L’histoire romantique de Wallis Simpson et du roi Édouard VIII continue de fasciner. La preuve en est le résultat de la vente aux enchères organisée sous la bannière de Sotheby’s. En vente se trouvaient des bijoux ayant appartenu à l’Américaine qui devint, après son mariage avec l’ancien roi d’Angleterre (qui dut abdiquer pour l’épouser), la duchesse de Windsor. La vente aux enchères a donné des résultats au-delà des attentes. La vente a atteint plus d’un million de dollars chez Sotheby’s à Londres. La majorité des pièces ont été présentées par le commissaire-priseur environ 26 ans après la désormais mythique vente aux enchères consacrée aux « Bijoux de la duchesse de Windsor » qui s’est tenue à Genève, toujours chez Sotheby’s. Bryony Meredith, responsable du département joaillerie chez Sotheby’s à Londres, est satisfaite : « Les résultats démontrent la fascination pour le duc et la duchesse de Windsor, leur vie, leur style de vie et leur goût exceptionnel. Dans les rares occasions où ils sont apparus sur le marché au cours des 30 dernières années, les bijoux de leur collection ont toujours posé de nouvelles références et cette vente aux enchères n’a pas fait exception. Non seulement pour les exemples de bijoux du XXe siècle, mais aussi pour les pièces qui retracent la vie de quatre générations de monarques britanniques et racontent ce qui est peut-être l’une des plus grandes histoires d’amour de notre époque, celle qui a amené Édouard VIII à abdiquer du trône de Grande-Bretagne. »

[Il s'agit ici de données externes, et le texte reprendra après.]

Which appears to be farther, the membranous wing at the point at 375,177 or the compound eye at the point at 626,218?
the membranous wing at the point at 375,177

Parmi les pièces les plus prisées figurait un magnifique bracelet en saphir de Cartier, vers 1945, conçu comme une série de maillons ovales, avec des saphirs en forme de coussin alternant des nuances de bleu clair et foncé, vendu pour 377 000 $. En son temps, la duchesse portait ce bracelet à l’occasion de la visite de la reine Elizabeth II à Paris en 1972, la dernière fois que l’actuelle reine de Grande-Bretagne a vu son oncle, le duc de Windsor, avant sa mort. D’autres bijoux Cartier de la collection de la duchesse de Windsor étaient également en vente, notamment un tour de cou en corail, émeraude et diamant de 1949, vendu pour 181 000 $. Un bracelet en améthyste, turquoise et diamants, toujours de Cartier, a coûté 45 000 euros, tandis qu’une broche avec émeraude, rubis et diamants de 1930, avec une pièce d’or de 20 pesos au centre, de 1918, a trouvé acheteur pour 30 000 euros. euros. Parmi les bijoux Van Cleef & Arpels en vente, une paire de broches clips en émail, corail et diamants, chacune conçue comme une canne de bouffon, a atteint 30 000 $. Fabriquées en 1937 et achetées par le duc de Windsor le 28 février 1939, ces broches étaient un cadeau de Noël du duc et de la duchesse de Windsor à Miss Anne Seagrim, secrétaire particulière du duc de 1950 à 1954, qui l’a aidé dans son autobiographie « The L’histoire du roi ».

De nombreux objets précieux présentés aux enchères sont gravés d’inscriptions qui rappellent des événements importants de l’histoire de la monarchie britannique et font référence à la vie de quatre générations : de la reine Victoria (1819-1901) au duc de Windsor (1894-1972). ). Un cadre de poche rectangulaire en argent gravé « De ma grand-mère VRI 24 mai 1899 », dont le couvercle cache une photographie ovale de la reine Victoria a été vendu 12 mille euros. La boîte a été offerte par la reine âgée de quatre-vingts ans à son neveu Edward, âgé de quatre ans. La vente des bijoux de Wallis Simpson conclut une année dorée (il faut le dire) pour les enchères Sothebys, qui ont totalisé plus de 600 millions de dollars aux enchères internationales de bijoux, soit plus de 30% de l’année record 2012.